» **WRITTEN TASK**
Copy the rows below word for word, from the line that contains "From the camera's point" to the line that contains "5. rect(185, 314, 267, 360): blossom", including both of those lines.

» **EXTRACTED ENTRIES**
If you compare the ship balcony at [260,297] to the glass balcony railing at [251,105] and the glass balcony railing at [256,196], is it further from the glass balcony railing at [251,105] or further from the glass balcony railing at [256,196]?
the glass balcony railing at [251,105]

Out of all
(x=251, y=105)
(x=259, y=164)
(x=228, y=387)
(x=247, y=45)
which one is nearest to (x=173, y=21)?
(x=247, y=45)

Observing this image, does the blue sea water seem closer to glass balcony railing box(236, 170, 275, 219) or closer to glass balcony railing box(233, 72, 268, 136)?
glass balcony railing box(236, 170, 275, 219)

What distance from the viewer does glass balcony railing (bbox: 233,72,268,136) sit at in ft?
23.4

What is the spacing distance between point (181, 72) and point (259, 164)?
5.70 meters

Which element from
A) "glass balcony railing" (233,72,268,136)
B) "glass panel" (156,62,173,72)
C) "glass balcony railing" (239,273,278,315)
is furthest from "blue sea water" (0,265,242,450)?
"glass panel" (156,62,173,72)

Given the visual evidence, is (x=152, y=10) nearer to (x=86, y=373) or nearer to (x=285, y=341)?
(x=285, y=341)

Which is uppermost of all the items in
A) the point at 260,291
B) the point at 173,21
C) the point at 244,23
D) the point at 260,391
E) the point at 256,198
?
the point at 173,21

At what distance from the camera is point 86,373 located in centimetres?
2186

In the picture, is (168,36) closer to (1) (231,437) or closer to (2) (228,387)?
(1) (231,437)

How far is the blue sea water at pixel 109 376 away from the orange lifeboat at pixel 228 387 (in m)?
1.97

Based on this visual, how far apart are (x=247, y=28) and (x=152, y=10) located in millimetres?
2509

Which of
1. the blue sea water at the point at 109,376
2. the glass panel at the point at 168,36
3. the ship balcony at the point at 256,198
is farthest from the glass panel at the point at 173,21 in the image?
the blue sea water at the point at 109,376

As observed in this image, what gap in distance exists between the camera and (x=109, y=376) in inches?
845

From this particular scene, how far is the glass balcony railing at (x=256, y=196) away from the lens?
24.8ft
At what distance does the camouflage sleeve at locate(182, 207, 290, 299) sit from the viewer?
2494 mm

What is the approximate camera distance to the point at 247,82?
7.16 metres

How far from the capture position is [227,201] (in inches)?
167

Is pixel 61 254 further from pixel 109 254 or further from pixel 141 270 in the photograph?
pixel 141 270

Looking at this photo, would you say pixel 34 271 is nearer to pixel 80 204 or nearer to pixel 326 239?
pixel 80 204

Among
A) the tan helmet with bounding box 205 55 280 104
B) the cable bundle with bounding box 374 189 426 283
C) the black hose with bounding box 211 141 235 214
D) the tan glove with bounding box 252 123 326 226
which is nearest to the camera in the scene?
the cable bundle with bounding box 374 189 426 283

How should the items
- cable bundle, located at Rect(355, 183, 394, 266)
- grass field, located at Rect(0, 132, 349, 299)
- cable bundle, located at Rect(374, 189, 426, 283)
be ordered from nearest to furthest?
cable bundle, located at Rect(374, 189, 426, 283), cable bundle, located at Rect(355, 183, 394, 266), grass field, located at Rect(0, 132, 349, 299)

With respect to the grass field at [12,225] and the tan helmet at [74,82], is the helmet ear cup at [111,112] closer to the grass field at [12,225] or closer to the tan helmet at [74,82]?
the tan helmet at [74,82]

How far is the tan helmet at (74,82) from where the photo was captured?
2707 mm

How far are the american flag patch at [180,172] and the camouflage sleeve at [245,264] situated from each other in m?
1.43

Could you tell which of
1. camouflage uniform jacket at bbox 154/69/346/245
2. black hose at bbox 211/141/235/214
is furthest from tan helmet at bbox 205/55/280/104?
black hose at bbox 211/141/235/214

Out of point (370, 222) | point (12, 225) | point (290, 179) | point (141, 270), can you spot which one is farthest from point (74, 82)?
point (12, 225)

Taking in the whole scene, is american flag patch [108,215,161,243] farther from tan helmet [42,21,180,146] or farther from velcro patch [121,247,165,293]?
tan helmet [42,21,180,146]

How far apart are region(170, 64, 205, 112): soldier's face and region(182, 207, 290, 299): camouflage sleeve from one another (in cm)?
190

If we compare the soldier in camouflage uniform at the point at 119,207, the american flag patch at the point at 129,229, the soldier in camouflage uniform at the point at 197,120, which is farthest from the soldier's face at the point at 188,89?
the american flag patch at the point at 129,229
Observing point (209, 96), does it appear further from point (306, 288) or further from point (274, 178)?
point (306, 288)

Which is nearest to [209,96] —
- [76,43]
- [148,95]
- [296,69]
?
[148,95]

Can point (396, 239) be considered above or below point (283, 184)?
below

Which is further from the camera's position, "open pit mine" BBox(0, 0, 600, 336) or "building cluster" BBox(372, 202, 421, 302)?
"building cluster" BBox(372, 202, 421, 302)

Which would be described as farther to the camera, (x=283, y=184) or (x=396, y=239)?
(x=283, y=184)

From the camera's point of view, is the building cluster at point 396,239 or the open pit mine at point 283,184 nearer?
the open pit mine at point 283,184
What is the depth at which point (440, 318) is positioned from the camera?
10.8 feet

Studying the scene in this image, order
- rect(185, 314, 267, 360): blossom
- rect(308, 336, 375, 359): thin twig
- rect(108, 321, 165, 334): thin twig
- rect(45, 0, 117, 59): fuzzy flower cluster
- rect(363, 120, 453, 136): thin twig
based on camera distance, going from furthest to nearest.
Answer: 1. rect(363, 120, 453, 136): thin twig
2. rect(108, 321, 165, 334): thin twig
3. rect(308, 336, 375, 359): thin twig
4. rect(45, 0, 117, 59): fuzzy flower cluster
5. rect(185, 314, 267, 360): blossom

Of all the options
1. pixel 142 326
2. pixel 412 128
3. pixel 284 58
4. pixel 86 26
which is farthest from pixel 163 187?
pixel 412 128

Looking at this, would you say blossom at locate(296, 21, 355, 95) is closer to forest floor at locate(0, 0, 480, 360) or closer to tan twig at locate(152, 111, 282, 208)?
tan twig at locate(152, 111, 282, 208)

» **EXERCISE RESULT**
From the camera's point of view, is the building cluster at point 396,239 or the open pit mine at point 283,184 nearer?
the open pit mine at point 283,184
What is the depth at which point (440, 318) is positioned from the camera?
10.8 feet

Studying the scene in this image, order
- rect(185, 314, 267, 360): blossom
- rect(308, 336, 375, 359): thin twig
- rect(108, 321, 165, 334): thin twig
- rect(45, 0, 117, 59): fuzzy flower cluster
- rect(363, 120, 453, 136): thin twig
based on camera distance, going from furthest to nearest.
Answer: 1. rect(363, 120, 453, 136): thin twig
2. rect(108, 321, 165, 334): thin twig
3. rect(308, 336, 375, 359): thin twig
4. rect(45, 0, 117, 59): fuzzy flower cluster
5. rect(185, 314, 267, 360): blossom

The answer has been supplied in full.